Shortcut : Sorry To Bother You / Grâce à Dieu / Jusqu’à la garde

Il y a des films, comme ça, qui vous laissent coi(te). Soit parce qu’ils n’ont aucun sens mais que leur folie a le mérite d’exister. Soit parce qu’ils sont plus que nécessaires, qu’ils vous prennent aux tripes, vous révoltent, vous mettent en colère. Mais, dans les deux cas, ils laissent forcément une empreinte indélébile. Et puis, parmi la sélection qui suit, il y a tout de même deux premiers longs métrages. C’est dire si les perspectives sont prometteuses…

Sorry to Bother You

Sorry to Bother You

Attention, OFNI ! Ce premier film de Boots Riley n’est pas recommandable. En effet, certaines personnes pourraient vous adorer, d’autres vous supprimer de leurs contacts. Et pour cause, cette critique du capitalisme, de l’Amérique de Trump et de plein d’autres choses (il y en a tellement qu’on ne sait plus trop où on en est) est un objet étrange.

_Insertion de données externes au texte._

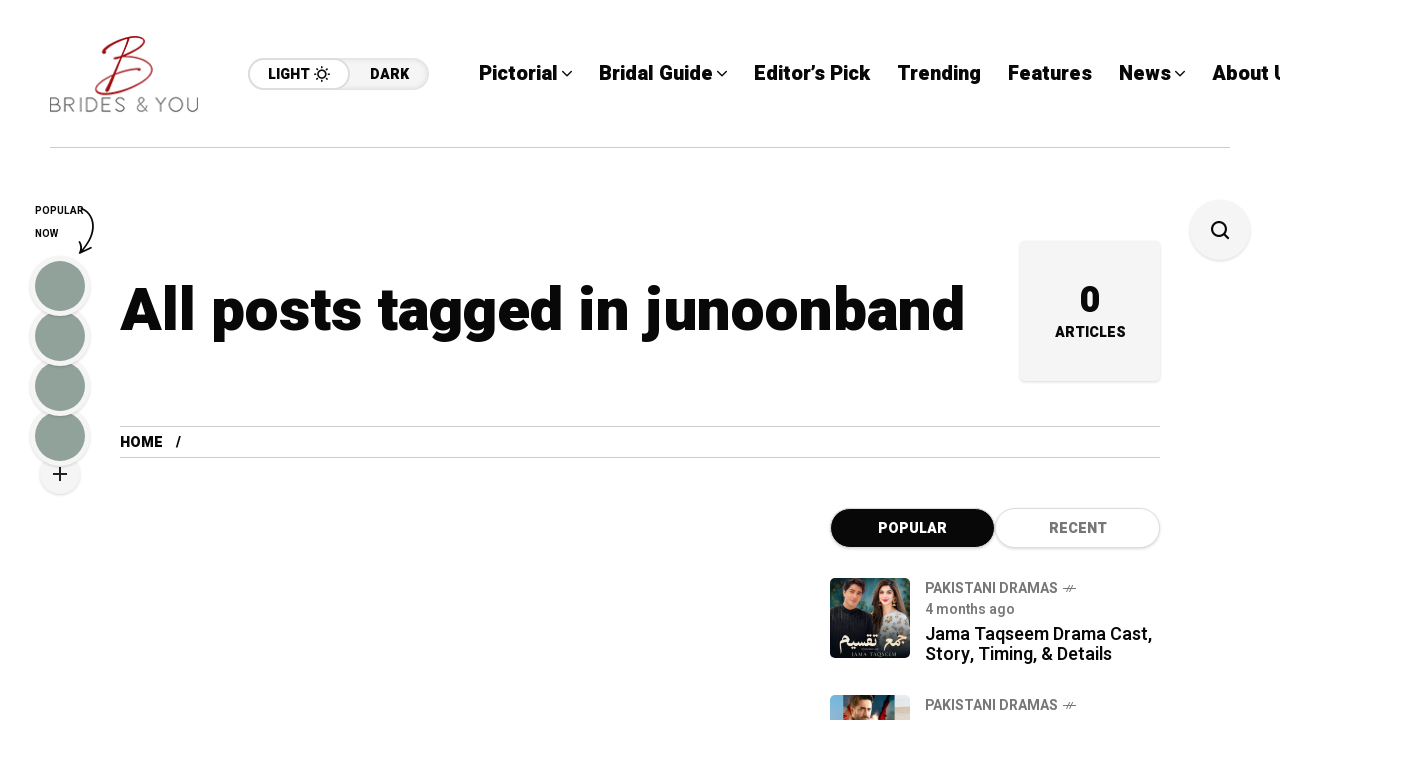

--- FILE ---
content_type: text/html; charset=utf-8
request_url: https://www.google.com/recaptcha/api2/aframe
body_size: 267
content:
<!DOCTYPE HTML><html><head><meta http-equiv="content-type" content="text/html; charset=UTF-8"></head><body><script nonce="ejfXL_G4QNBuik9-eX3LZg">/** Anti-fraud and anti-abuse applications only. See google.com/recaptcha */ try{var clients={'sodar':'https://pagead2.googlesyndication.com/pagead/sodar?'};window.addEventListener("message",function(a){try{if(a.source===window.parent){var b=JSON.parse(a.data);var c=clients[b['id']];if(c){var d=document.createElement('img');d.src=c+b['params']+'&rc='+(localStorage.getItem("rc::a")?sessionStorage.getItem("rc::b"):"");window.document.body.appendChild(d);sessionStorage.setItem("rc::e",parseInt(sessionStorage.getItem("rc::e")||0)+1);localStorage.setItem("rc::h",'1769010887694');}}}catch(b){}});window.parent.postMessage("_grecaptcha_ready", "*");}catch(b){}</script></body></html>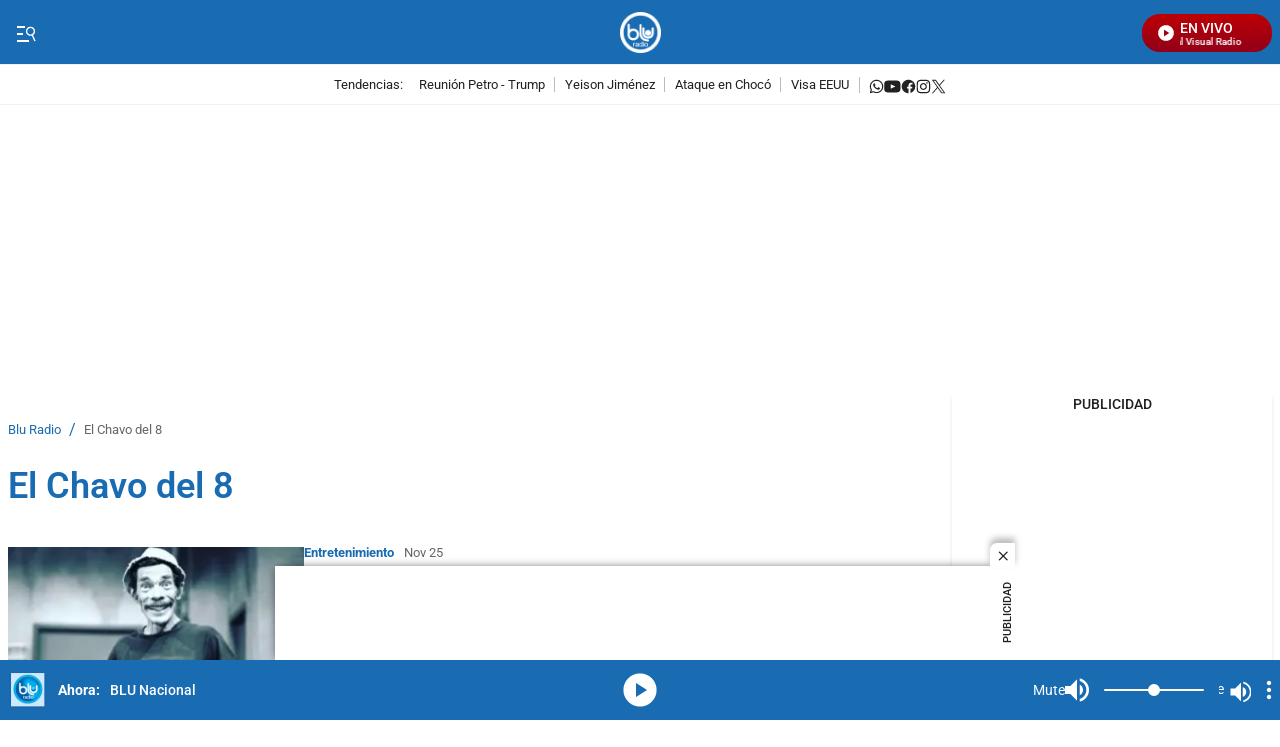

--- FILE ---
content_type: text/javascript
request_url: https://caracoltv.brightspotcdn.com/resource/00000170-1bb9-d093-affc-bff94caa0000/8527.1c2ec65efa4457295025.js
body_size: 509
content:
"use strict";(self.webpackChunkbrightspot_theme_default=self.webpackChunkbrightspot_theme_default||[]).push([[8527],{8527:function(t,e,n){n.r(e),n.d(e,{default:function(){return s}});class s extends HTMLElement{connectedCallback(){this.cacheElements(),this.createExtraContents()}cacheElements(){this.data=document.querySelector("#extraContents"),this.menuButton=document.querySelector(".Page-header-menu-trigger"),this.isLoadedExtraContent=!1}createExtraContents(){this.menuButton.addEventListener("click",(()=>{this.isLoadedExtraContent||(this.htmlContent=this.data.content.cloneNode(!0),this.appendChild(this.htmlContent),this.isLoadedExtraContent=!0)}))}}}}]);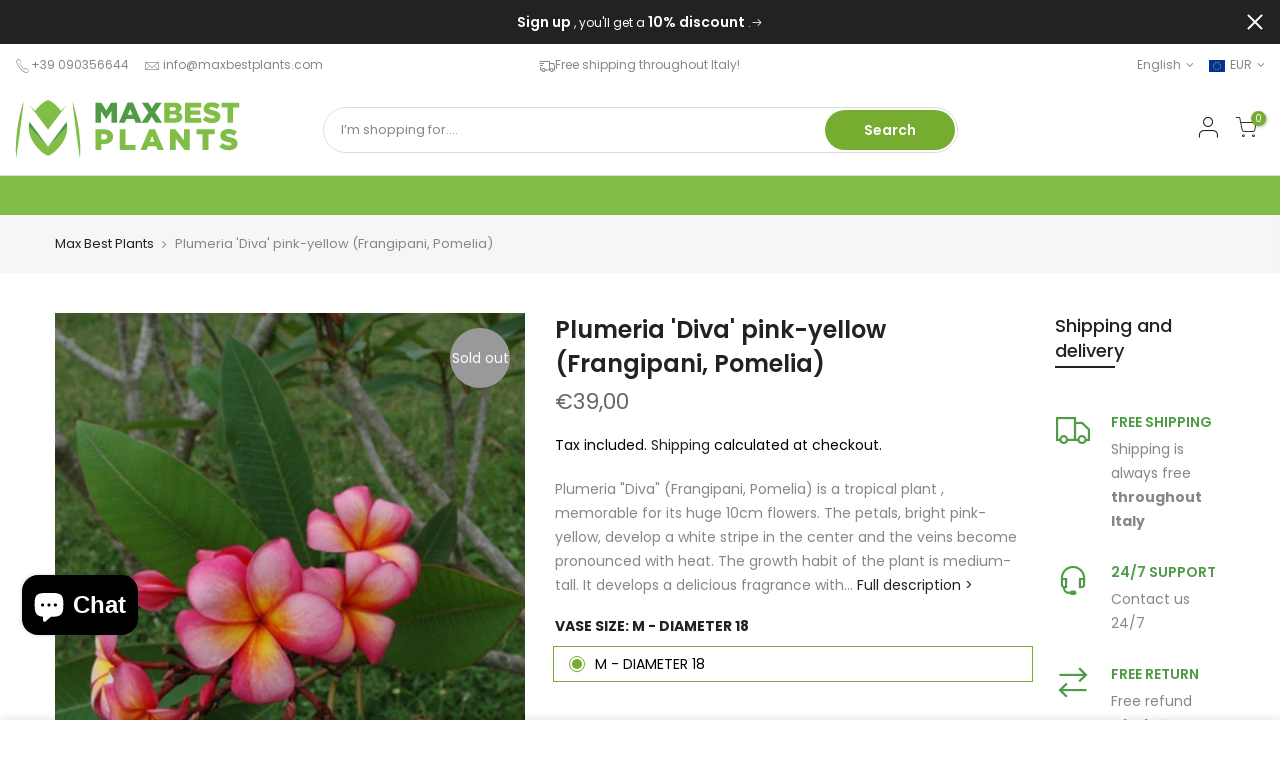

--- FILE ---
content_type: text/html; charset=utf-8
request_url: https://www.maxbestplants.com/en/products/plumeria-diva-rosa-gialla-frangipani-pomelia/?view=js_ppr
body_size: 249
content:
<script type="application/json" id="ModelJson-_ppr">[]</script><script type="application/json" id="NTsettingspr__ppr">{ "related_id":false, "recently_viewed":false, "ProductID":6217370632371, "PrHandle":"plumeria-diva-rosa-gialla-frangipani-pomelia", "cat_handle":null, "scrolltop":null,"ThreeSixty":false,"hashtag":"none", "access_token":"none", "username":"none"}</script>


--- FILE ---
content_type: application/javascript
request_url: https://ecommplugins-trustboxsettings.trustpilot.com/maxbestplants-com.myshopify.com.js?settings=1626112815520&shop=maxbestplants-com.myshopify.com
body_size: 239
content:
const trustpilot_trustbox_settings = {"trustboxes":[],"activeTrustbox":0,"pageUrls":{"landing":"https://maxbestplants-com.myshopify.com","category":"https://maxbestplants-com.myshopify.com","product":"https://maxbestplants-com.myshopify.com/products/cifo-barriera-naturale-anticocciniglia-olio-di-lino-200-ml"}};
dispatchEvent(new CustomEvent('trustpilotTrustboxSettingsLoaded'));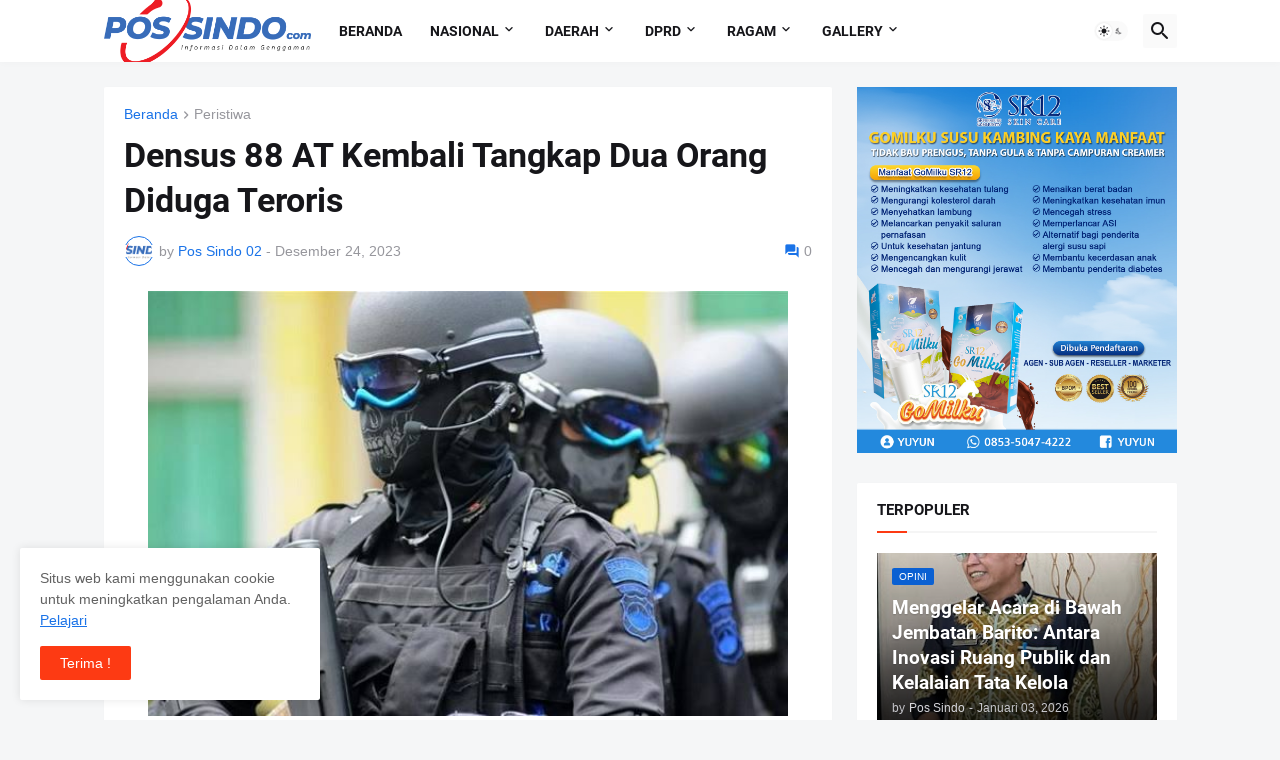

--- FILE ---
content_type: text/html; charset=UTF-8
request_url: https://www.possindo.com/b/stats?style=BLACK_TRANSPARENT&timeRange=ALL_TIME&token=APq4FmAYR2sqFZ42It3EU9zW1wVUBi3E9jlArS3C_1ENRIZDlXUhXwzJ-ld5hf8EYp_oQPqAgvCpurgwoS_OfRyZCqsaCQDL1A
body_size: 17
content:
{"total":699695,"sparklineOptions":{"backgroundColor":{"fillOpacity":0.1,"fill":"#000000"},"series":[{"areaOpacity":0.3,"color":"#202020"}]},"sparklineData":[[0,27],[1,57],[2,100],[3,75],[4,27],[5,33],[6,47],[7,40],[8,22],[9,20],[10,31],[11,23],[12,30],[13,28],[14,37],[15,30],[16,34],[17,29],[18,29],[19,40],[20,37],[21,27],[22,33],[23,33],[24,36],[25,42],[26,43],[27,43],[28,37],[29,31]],"nextTickMs":133333}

Vraiment étrange. Cela commence pourtant de manière assez « raisonnable », malgré une mise en scène originale : Cassius Green (Lakeith Stanfield) décroche un job de vendeur en télémarketing, il grimpe peu à peu les échelons, tandis que ses amis, exploités, vont se révolter. Jusqu’ici tout va bien… Et puis, le big boss cocaïnomane (Armie Hammer) entre en scène et, croyez-moi, à moins d’être en plein trip, vous êtes à mille lieues de seulement pouvoir imaginer ce que vous allez voir dans le dernier tiers du film. C’est néanmoins précisément ça qui est intéressant. Sorry to Bother You a ce grain de folie et d’audace qu’il est bon de trouver parfois dans les salles obscures. Impossible de dire si vous allez aimer ou détester. Mais une chose est sûre, vous n’êtes pas prêt(e) de l’oublier. Oh… my… God.

Grâce à Dieu

Grâce à Dieu

« Grâce à Dieu, les faits sont prescrits ». Ce sont ces mots révoltants du cardinal Barbarin qui ont inspiré le titre du dernier François Ozon. Basée sur des faits peut-être prescrits mais bien réels (les abus sexuels commis par un prêtre lyonnais sur de jeunes scouts et le silence de l’Église qui a suivi), cette fiction très documentée a de quoi vous nouer la gorge pendant longtemps. Au-delà du film-enquête, Ozon nous parle de ces enfants brisés devenus des hommes, chacun a leur façon. Alexandre (Melvil Poupaud), père d’une famille nombreuse très croyante, est le premier à dénoncer les agissements du père Preynat. François (Denis Ménochet), le plus révolté, décide de créer l’association La Parole libérée. Emmanuel (Swann Arlaud), enfin, est sûrement le plus brisé des trois. Jamais voyeuriste ou caricatural, Grâce à Dieu n’est pas un brûlot anti-catholique. Il salue en toute subtilité le courage de ces hommes qui ont pris la parole, qui ont décidé d’agir pour que le fléau soit entendu, reconnu et ne se reproduise plus. À voir, absolument.

Jusqu’à la garde

Jusqu'à la garde

Il m’aura fallu plus d’un an pour avoir le courage de voir Jusqu’à la garde. On m’avait prévenue, le (premier) long métrage de Xavier Legrand bouleverse. Parce qu’il parle de violences conjugales. Et parce qu’il filme le calvaire de Miriam (Léa Drucker) et de ses enfants (Thomas Gioria et Mathilde Auneveux) non pas comme un drame social ou un documentaire, mais comme un thriller terrifiant où le chasseur (interprété par un Denis Ménochet à vous glacer le sang) n’attend pas la nuit pour traquer sa proie. La montée en tension ne cesse tout au long du film, de la scène d’ouverture chez le juge au final aux airs de Shining. De quoi nous laisser tous sans voix, la boule au ventre. Mais après le bouleversement cinématographique, on revient au réel. Et comme l’a justement rappelé Léa Drucker lors de la dernière cérémonie des César, il y a toutes ces femmes pour lesquelles cette fiction est la triste réalité. Je m’en vais donc reprendre les mots de Xavier Legrand : « Je ne veux pas plomber la soirée, mais je pense qu’il serait temps de penser aux victimes un autre jour que le 25 novembre ». Rien à ajouter.